#### Set exercise
According to the research highlights, at which event was the paper on causal discovery using marginal likelihood presented?

#### Selected excerpt
☆ ☆ ☆

I’m not completely sure what approach I would bet on. I certainly follow developments in meta-learning and large models carefully. If the answer to this was clear, this wouldn’t be research. Luckily, there are interesting questions to investigate in both directions.

Research Highlights

To give a more concrete idea of research we have done, here are some projects and papers roughly grouped together in themes. These projects were done together with collaborators and students, so do look at the papers themselves.

Causality & Bayesian Model Selection

This is early work, but I’m excited about it. At the NeurIPS 2022 “Causal ML for Impact” workshop we presented our paper on Causal Discovery using Marginal Likelihood. This fits within our theme of using Bayesian model selection for many things. We straightforwardly use Bayesian model selection to discover causal direction in bivariate datsets. Simple principles lead to a method that performs very well compared to existing methods.

The appeal of investigating relationships between Bayesian inference and causality is that it may provide a guide to developing methods in more complex scenarios, like causal representation learning.

(Do get in touch if you want to discuss thoughts on this work, any possible issues, or suggested benchmarks.)

Learning invariances

Invariance and equivariance are very common inductive biases, with the ubiquitous convolutional layer being the most common example. When designing architectures, humans currently choose how many convolutional layers to use, together with parameters like filter size. Often these choices are made with a laborious trial-and-error procedure (cross-validation). To make the number of choices even larger, other types of convolutional layers have been developed in recent years, which help generalisation across different scales and rotations. The optimal inductive bias varies by problem and dataset, so it would be nice if we had an automatic procedure for determining these.

We are developing methods that allow weights and architecture to be learned at the same time, by optimising a single objective function. In our paper Learning Invariances using the Marginal Likelihood we expressed invariances as data augmentations, and learned the correct data augmentation parameters through backprop with a single optimisation run. The objective function was derived from the principles of Bayesian model selection¹.

The final invariance can be visualised by looking at the samples that the data augmentation procedure generates. Samples generated for a particular input image visualise which transformations are seen as not changing the label (see figure below).

Samples from data augmentation procedure. — Figure: Samples describing the *learned invariance* for some MNIST digits (squares). The method becomes insensitive to local rotations, shears, and rotations.

Overall, this procedure is a lot more convenient than training a model many times in a cross-validated grid search over the data augmentation parameters. What really shows that invariances are truly learned here, is that if you apply the same method to a dataset with different characteristics, a different invariance is learned. The same exact method that worked well on MNIST would learn almost full rotational invariance for rotated MNIST (see paper for results). Following the normal procedure, the cross-validated grid search would have to be performed again!

The method above was based on Gaussian processes, and we since have been working on neural network equivalents which learn different kinds of equivariant tied weights. Our 2022 UAI paper provided some nice GIFs of different kinds of convolutional structure being learned together with weights (see figure below).

my alt text — Figure: Learning rotationally equivariant filter structure starting from full connectivity. Note how the rotation of the filters increases as it learns the equivariant structure.

☆ ☆ ☆

#### Extracted information
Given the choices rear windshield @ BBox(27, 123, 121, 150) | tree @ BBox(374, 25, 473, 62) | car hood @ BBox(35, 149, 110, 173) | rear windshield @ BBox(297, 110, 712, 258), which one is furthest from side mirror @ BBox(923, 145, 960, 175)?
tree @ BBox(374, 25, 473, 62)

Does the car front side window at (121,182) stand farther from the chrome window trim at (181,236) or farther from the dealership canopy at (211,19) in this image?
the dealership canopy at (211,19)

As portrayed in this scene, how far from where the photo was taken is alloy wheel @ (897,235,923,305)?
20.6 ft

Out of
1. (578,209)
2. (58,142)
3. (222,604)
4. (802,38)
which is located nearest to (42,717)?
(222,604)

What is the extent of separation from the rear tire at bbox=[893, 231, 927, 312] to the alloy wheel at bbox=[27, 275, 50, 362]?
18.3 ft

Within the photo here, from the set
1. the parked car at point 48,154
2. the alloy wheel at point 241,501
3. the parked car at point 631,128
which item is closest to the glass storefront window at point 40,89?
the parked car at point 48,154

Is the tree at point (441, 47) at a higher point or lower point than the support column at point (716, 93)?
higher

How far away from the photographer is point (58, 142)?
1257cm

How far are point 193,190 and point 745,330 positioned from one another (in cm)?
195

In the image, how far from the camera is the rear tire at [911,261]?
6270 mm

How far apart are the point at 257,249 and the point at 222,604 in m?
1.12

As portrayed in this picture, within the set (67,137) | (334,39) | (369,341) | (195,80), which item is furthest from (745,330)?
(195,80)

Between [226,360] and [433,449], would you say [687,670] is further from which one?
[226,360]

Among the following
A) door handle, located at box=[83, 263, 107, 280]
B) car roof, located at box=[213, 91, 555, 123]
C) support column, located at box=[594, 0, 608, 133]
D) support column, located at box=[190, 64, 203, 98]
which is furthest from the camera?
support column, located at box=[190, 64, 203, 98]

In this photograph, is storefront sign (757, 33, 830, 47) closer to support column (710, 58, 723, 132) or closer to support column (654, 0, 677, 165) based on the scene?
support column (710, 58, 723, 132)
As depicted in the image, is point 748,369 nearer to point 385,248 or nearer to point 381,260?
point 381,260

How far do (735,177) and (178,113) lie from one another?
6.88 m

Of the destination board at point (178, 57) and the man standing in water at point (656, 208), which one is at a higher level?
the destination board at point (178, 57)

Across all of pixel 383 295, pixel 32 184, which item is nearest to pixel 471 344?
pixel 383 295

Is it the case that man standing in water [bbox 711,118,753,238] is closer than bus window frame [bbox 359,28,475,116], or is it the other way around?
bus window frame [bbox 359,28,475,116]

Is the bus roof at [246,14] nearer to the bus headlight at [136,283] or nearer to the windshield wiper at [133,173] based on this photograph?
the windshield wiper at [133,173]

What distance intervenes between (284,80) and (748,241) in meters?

☆ ☆ ☆

#### In response
The NeurIPS 2022 "Causal ML for Impact" workshop.